I think all writers should understand the Hero’s Journey. It’s part of your craft. Years ago I read Stealing Fire from the Gods, and frankly while I thought it was brilliant, I wasn’t ready for it. Over the years, I’ve picked up other books, like My Story Can Beat Up Your Story, which I also found really helpful for understanding patterns and having a methodology. This is the 3rd book you should get. But don’t use them as outlines! I never really use any of these formats before I write a story. I don’t sit down with a stack of pre-printed hero’s journey cards (hey, now there is an idea….) and start to fill them in. Usually I write a story, and then if something is bugging me about the story, or if it gets stuck, or I just plain don’t like it, I’ll troll through some of these sites and get ideas. For instance Act 2 generally sucks, but MSCBUYS has some great suggestions on Act 2. If I’m stuck I might thumb through it while my subconscious is solving things.

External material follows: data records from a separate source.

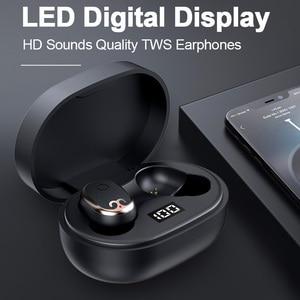 Беспроводные наушники, HD стерео, с шумоподавлением, игровая гарнитура TWS, с сенсорным управлением по отпечатку пальца, Bluetooth наушники с микро...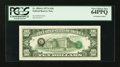 Error Notes:Third Printing on Reverse, Fr. 2024-G $10 1977A Federal Reserve Note. PCGS Very Choice New 64PPQ.. ...
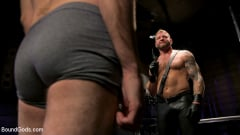 Colby Jansen - SEX RELIEF: New boy's self care is BDSM | Picture (15)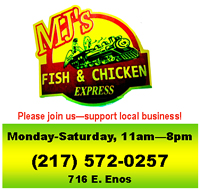 MJ's Fish and Chicken Express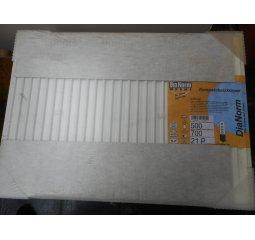 Radiátor Klasik 21 500x700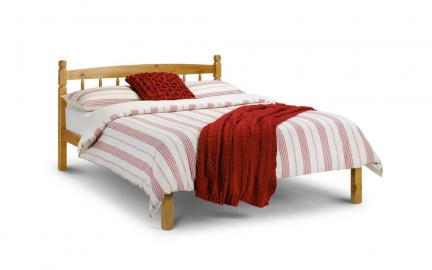 Pickwick Wooden Bed Frame, Small Double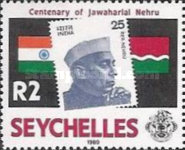 [The 100th Anniversary of the Birth of Jawaharlal Nehru, Indian Statesman, 1889-1964, Typ SS]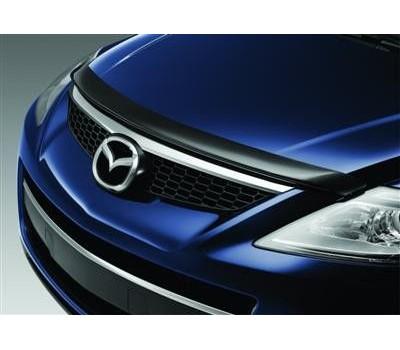 Дефлектор капота (мухобойка) Mazda CX-9 2008-2012 темный с логотипом EGR (023051L)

In the end, you should never feel constrained by the outline, just supported by it to solve problems. When I first deconstructed my own story, Die with a Human Heart, I suffered a lot of self-doubt because my Inciting Incident doesn’t happen until the second half of the second act, almost at the end of the story.  But it’s the thing that drives the entire story (hence the Inciting part of Inciting Incident). I tried to move it, but in my head this is where I wrote it, this is where it fit, this is where it belonged. And so I trusted myself, but not really until I read some guru who said exactly what I’m saying now: story first, outline second. Tell a story, don’t fill out an outline, and follow your heart because a story is precisely about taking something out of your heart and trying to communicate that effectively to somebody else. But if you do get stuck, The Hero’s Journey offers you an objective way to look at your craft and a common language to discuss it with other writers.

I’ll leave you with a couple of Raymond Chandler quotes on the topic:

“And here I am at 2:30 A.M. writing about technique, in spite of a strong conviction that the moment a man begins to talk about technique, that’s proof he is fresh out of ideas.”

“A good story cannot be devised; it has to be distilled.”

“Without magic, there is no art. Without art, there is no idealism. Without idealism, there is no integrity. Without integrity, there is nothing but production.”

“All this talk about “pros” is itself sheer amateurism. There is no such thing as professionalism in writing.”

“The challenge is to write about real things magically.”

“The more you reason the less you create.”

“Don’t ever write anything you don’t like yourself and if you do like it, don’t take anyone’s advice about changing it.”

“I am a writer, and there comes a time when that which I write has to belong to me, has to be written alone and in silence, with no one looking over my shoulder, no one telling me a better way to write it. It doesn’t have to be great writing, it doesn’t even have to be terribly good. It just has to be mine.”

You should probably buy some of his books, too. He didn’t publish until he was 51 and he changed the genre irrevocably. Follow your heart, change the world. Isn’t that why we create?